__文書の抜粋__.
NVIDIAとlinuxのPC設定に苦戦

nvid 大会2週間前に、ロボットに搭載する、新型のGPU(高速に大規模な計算をするための回路)付きのノートパソコンを、linuxでGUI付きで(昔のPCの黒い画面と緑・白字の組み合わせの画面のようなものをCUI(CUIはlinux・UNIXで設定可能)と呼び、windows,mac,iphone,androidのようなカラフルな画面のようなものをGUIと呼びます)NVIDIAのGPUの設定とNVIDIA GPUのSDKのCUDAの設定が完了しました。OSの設定を改造しなければならず、こちらの設定に大変苦労し2週間ほどかかりました。 NVIDIA DIGITSをlinuxで使用する(qiita,出村賢聖投稿) demura.netチームのNVIDIA CUDA設定のメモ

進捗

大会直前の4日前に生活支援ロボットMiniの新型が完成しました。それと同時に4日前に僕が担当しているPerson Recognition Testの中枢の技術のロバスト顔認識とロバスト性別認識のソフトウエアが完成しました。 mini-face-rec mini-gender-recogNVIDIA DIGITS frameworkを使ったDeep Neural Network性別識別器ソフトウエア Deep Learningとは : 現在の第3期人工知能バブルを勃発させた最先端の機械学習(コンピューターがものごとを学習して理解して予測したり判断する技術)の技術です。Artificial Neural Networkという人間の脳の神経回路を模倣した数学モデルが発展したもので、数学の発展(数理最適化手法の発達、GoogleのMapReduce)、データ数の増加(データがインターネットにあふれるようになった)、コンピューターパワーの増加(特に2006年に今までは3Dグラフィクスの表示だけに使われてきたGPUが行列計算やSIMD系の命令など汎用計算に使用できる汎用GPUをNVIDIAが提唱・販売したことも結構大きい、最近はクラウドやHPCを活用したDistributed Deep Learning理論などもあります)がDeep Learningの誕生に関わっていると考えられています。

__作業指示 1__. データのうち、"With (167,246) and"を含む行からデータの最後までを、一字一句変えずにすべて引用すること。
文書とデータは互いに独立した別々の素材である。

__演習用データ__.
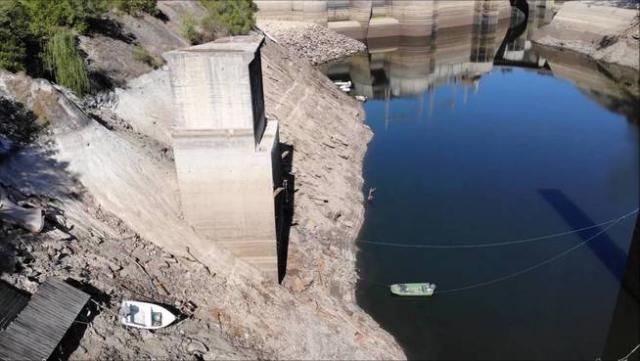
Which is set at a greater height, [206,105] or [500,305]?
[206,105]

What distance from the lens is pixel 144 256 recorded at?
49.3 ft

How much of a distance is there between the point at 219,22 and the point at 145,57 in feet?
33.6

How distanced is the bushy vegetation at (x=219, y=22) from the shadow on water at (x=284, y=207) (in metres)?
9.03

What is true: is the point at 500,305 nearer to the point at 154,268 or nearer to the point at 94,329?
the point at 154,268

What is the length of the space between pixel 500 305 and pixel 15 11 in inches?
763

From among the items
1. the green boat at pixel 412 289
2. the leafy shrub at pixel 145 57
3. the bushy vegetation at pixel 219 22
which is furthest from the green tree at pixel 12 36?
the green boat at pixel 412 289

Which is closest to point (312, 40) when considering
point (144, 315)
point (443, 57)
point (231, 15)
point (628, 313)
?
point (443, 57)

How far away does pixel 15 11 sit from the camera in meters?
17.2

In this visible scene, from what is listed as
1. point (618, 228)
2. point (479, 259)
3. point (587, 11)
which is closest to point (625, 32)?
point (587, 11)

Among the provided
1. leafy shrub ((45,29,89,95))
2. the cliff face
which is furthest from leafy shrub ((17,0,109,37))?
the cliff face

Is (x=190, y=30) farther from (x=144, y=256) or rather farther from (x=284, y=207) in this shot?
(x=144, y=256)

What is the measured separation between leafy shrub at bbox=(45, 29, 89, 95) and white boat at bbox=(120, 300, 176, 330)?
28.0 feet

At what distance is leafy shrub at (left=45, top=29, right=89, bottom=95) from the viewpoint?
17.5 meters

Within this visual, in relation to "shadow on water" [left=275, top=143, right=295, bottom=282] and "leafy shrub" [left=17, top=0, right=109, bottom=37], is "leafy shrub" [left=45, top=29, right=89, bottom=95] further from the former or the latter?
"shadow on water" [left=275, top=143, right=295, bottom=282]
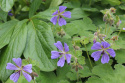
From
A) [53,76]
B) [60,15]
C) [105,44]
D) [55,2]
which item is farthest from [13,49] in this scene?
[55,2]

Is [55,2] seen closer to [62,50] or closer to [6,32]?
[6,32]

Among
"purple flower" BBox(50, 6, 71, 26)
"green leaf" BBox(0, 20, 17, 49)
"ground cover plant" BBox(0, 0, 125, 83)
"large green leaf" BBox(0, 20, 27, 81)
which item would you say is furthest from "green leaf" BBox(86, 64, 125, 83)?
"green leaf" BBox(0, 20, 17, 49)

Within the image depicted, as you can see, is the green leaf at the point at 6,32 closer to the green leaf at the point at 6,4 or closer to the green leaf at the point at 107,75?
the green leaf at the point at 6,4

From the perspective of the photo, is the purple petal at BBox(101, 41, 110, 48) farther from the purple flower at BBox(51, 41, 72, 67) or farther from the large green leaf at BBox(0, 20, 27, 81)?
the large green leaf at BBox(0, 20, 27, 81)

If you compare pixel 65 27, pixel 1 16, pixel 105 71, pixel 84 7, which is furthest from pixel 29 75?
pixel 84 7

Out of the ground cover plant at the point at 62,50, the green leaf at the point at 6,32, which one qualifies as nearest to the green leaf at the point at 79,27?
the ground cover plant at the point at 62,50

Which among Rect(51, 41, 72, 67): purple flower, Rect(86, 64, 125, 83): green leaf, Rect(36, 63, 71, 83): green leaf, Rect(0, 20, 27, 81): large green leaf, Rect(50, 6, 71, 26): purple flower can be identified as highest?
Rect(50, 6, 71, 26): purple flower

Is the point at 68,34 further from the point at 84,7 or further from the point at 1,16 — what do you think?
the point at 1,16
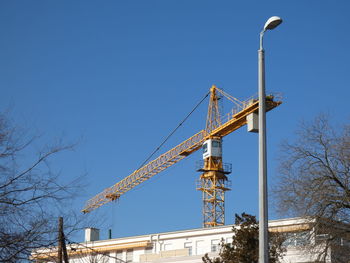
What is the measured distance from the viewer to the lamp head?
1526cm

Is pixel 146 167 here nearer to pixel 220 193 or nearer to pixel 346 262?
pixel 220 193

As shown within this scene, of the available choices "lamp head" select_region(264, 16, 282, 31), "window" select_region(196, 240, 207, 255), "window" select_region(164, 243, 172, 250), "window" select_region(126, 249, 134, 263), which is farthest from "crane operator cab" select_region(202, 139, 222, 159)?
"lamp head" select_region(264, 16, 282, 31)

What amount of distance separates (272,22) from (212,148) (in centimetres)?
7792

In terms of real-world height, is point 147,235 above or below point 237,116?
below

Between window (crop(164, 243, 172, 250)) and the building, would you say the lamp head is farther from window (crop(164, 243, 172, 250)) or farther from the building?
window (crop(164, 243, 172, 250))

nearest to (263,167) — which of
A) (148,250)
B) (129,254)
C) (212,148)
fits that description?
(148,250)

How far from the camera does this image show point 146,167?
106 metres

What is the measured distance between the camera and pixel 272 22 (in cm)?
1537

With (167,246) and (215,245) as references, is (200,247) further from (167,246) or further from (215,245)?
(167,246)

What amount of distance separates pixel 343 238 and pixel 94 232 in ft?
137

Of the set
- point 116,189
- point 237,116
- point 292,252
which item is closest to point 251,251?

__作業指示 2__. 文書によると、ノートパソコンの設定に2週間ほどかかったのはなぜか。1～3文で説明すること。

__作業結果 1__.
With (167,246) and (215,245) as references, is (200,247) further from (167,246) or further from (215,245)?
(167,246)

What amount of distance separates pixel 343 238 and pixel 94 232 in ft?
137

Of the set
- point 116,189
- point 237,116
- point 292,252
which item is closest to point 251,251?

__作業結果 2__. OSの設定を改造しなければならず、その設定に大変苦労したためである。